—Un coq de bruyère? très-bien, répéta l’hôte; il m’en est arrivé un justement ce matin.»
Nous crûmes à une mystification. Pour le pousser à bout:
«Avez-vous des truffes? demanda notre peintre paysagiste.
—Ce n’est guère la saison, Messieurs; cependant il nous en reste de conserve, au vin de Champagne. Au surplus, si vous voulez bien vous en rapporter à moi, je vous servirai un dîner.»
En Allemagne, un dîner signifie un repas à prix fixe, que le maître du gasthaus compose à son gré et selon les ressources dont il peut disposer. C’est une table d’hôte au petit pied.

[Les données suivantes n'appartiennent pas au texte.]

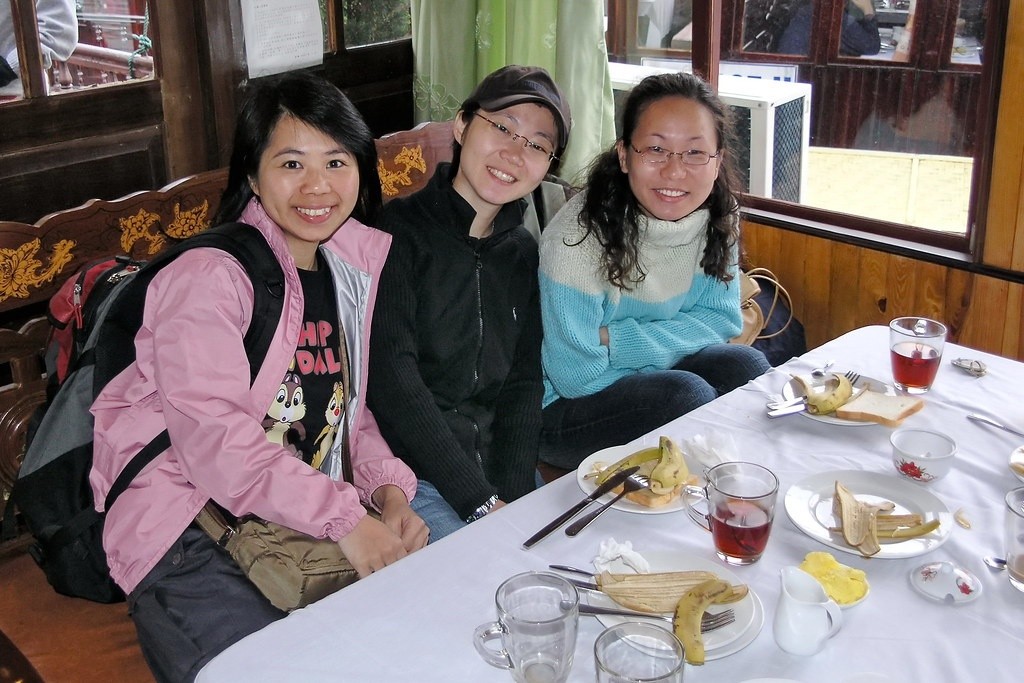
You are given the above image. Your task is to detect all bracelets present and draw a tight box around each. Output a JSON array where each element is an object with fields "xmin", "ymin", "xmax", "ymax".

Malgré le sérieux de ce tourneur de chaises, le doute nous restait implanté dans l’estomac plus profondément que jamais. Le littérateur émérite prétendait que notre Vénitien-Badois était un gascon, et qu’au lieu du coq de bruyère et du cuissot de chevreuil nous aurions deux omelettes, l’une au lard, l’autre au beurre.
En attendant ce dîner hyperbolique, nous profitâmes d’une éclaircie pour aller visiter la ville.
Gernsbach mérite d’attirer l’attention du voyageur qui n’est pas affamé.
De Gernsbach partent ces immenses trains de bois qui, charriés par la Mourg jusqu’au Rhin, par le Rhin jusqu’à la mer du Nord, vont approvisionner la Prusse, la France et la Hollande de planches, de poutres et de mâts.
La Mourg, vu l’étroitesse de ses rives, ne les voiture d’abord que par fragments; quelquefois même un seul arbre, mais immense, flotte à sa surface; d’autres le suivent, puis d’autres encore. Le Rhin recueille, réunit, enchaîne les uns aux autres ces débris épars, et en compose ces radeaux monstres sur lesquels une population tout entière semble émigrer; des passagers par centaines suivent avec eux le cours du grand fleuve. Sur ces îles flottantes, parsemées çà et là de petites cahutes en planches ou en clayonnage, les mariniers sont à la manœuvre; de nombreux groupes de femmes, assises sur des tapis de joncs, tricotent; des jeunes filles, devant un fragment de miroir, peignent leurs longs cheveux, qui, en se déroulant au vent, forment comme les blondes banderoles de cette flotte sans voiles et sans cordages; et les bons bourgeois de Coblentz ou de Cologne, en se mettant le matin à leur fenêtre, se frottant les yeux, se disent: «C’est la forêt Noire qui passe.»